[PASSAGE GIVEN]
►

The cluster itself is otherwise healthy — other clients (kubectl, other controllers) succeed eventually. The failure is specific to Argo CD, and it recurs every time the application-controller tries to refresh its cache for this destination cluster.

## Root Cause

When Argo CD refreshes an Application, it lists every resource of every Kind the Application references (for example, every `Pod`, `ConfigMap`, or custom resource) in every destination namespace. The Kubernetes API paginates list responses: the server returns a page of items plus a `continue` token; the client passes that token on the next call to fetch the next page.

The `continue` token is backed by an etcd snapshot / revision. If the client cannot walk the full pagination set before etcd compacts the referenced revision (the "too old" condition — by default the compaction window is 5 minutes), the next call fails with the error above. The client must then restart the listing from scratch.

◄

[SUPPLIED DATA]
►

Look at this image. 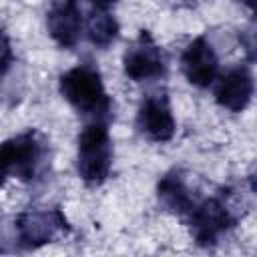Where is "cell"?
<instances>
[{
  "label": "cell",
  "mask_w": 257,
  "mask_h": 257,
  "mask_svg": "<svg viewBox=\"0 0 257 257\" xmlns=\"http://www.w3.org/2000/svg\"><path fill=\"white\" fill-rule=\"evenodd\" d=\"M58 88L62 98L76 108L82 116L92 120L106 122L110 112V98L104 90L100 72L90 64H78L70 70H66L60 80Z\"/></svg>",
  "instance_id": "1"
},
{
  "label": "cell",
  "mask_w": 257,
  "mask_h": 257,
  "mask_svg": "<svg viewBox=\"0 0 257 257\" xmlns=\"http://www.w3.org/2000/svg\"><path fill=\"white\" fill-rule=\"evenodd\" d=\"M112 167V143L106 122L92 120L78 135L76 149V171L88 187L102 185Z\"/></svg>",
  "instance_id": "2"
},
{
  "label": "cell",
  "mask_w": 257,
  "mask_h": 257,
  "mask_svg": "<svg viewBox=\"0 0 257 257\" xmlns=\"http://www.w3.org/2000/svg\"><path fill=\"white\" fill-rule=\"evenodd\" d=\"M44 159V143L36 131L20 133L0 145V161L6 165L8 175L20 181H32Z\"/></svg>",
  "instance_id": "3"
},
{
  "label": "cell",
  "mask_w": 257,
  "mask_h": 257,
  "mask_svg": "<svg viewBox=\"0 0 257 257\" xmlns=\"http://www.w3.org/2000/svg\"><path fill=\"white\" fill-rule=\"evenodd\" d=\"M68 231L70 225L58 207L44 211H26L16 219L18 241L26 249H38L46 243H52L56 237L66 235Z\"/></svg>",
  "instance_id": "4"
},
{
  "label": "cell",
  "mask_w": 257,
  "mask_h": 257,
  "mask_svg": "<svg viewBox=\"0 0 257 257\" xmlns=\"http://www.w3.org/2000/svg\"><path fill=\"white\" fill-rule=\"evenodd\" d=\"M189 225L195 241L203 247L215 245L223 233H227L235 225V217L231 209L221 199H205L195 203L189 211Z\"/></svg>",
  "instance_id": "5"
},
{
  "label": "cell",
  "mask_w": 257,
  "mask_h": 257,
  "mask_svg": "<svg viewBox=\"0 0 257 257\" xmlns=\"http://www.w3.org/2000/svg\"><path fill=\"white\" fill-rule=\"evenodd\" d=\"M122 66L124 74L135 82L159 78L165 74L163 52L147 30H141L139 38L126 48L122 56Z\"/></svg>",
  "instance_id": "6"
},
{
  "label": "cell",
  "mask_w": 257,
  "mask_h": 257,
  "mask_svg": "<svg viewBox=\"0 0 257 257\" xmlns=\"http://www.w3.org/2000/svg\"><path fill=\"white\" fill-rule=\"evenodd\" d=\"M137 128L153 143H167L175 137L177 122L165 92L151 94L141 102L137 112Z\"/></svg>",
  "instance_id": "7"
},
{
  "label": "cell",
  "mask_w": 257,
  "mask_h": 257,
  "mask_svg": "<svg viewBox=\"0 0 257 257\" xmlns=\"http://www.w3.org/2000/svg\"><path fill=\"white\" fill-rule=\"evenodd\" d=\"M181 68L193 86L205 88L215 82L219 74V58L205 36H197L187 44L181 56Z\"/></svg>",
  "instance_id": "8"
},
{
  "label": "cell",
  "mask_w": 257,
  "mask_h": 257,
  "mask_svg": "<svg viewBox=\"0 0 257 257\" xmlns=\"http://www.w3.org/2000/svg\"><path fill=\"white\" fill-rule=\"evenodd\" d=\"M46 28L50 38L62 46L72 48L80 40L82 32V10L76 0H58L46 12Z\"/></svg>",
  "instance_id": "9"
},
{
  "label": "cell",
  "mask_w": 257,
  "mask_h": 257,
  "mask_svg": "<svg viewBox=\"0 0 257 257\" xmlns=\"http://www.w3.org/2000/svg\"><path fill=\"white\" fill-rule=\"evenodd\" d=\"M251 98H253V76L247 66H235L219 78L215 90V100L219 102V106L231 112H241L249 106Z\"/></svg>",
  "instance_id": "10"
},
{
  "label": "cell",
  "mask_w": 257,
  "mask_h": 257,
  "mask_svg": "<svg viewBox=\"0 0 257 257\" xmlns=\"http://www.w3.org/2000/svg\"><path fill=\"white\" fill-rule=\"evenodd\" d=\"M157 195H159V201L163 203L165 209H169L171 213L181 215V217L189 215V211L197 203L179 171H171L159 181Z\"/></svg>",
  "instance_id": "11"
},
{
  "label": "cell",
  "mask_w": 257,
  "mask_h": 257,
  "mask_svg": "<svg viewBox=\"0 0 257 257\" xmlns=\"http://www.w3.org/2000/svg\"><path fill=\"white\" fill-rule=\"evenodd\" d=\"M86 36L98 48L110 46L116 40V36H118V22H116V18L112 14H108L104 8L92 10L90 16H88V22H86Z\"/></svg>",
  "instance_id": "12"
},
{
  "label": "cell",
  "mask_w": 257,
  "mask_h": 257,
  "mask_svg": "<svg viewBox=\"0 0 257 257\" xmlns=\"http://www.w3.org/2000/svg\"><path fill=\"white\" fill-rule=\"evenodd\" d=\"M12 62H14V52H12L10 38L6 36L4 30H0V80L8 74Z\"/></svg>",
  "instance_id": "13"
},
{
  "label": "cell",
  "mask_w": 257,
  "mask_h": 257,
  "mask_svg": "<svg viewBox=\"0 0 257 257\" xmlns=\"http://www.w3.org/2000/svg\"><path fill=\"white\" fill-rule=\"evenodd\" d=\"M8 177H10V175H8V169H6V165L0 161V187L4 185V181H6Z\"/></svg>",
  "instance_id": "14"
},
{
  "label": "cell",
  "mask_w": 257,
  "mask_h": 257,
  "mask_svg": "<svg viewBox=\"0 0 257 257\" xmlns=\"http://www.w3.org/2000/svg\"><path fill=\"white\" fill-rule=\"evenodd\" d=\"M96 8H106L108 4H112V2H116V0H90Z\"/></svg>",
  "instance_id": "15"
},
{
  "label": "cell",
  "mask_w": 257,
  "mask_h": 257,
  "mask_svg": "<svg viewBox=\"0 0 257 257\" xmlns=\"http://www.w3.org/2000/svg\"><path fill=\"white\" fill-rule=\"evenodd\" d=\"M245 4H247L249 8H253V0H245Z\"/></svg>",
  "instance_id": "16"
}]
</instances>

◄

Please write out the part of the Argo CD passage starting at "## Root Cause" and ending at "the next page.", with every word unchanged.

## Root Cause

When Argo CD refreshes an Application, it lists every resource of every Kind the Application references (for example, every `Pod`, `ConfigMap`, or custom resource) in every destination namespace. The Kubernetes API paginates list responses: the server returns a page of items plus a `continue` token; the client passes that token on the next call to fetch the next page.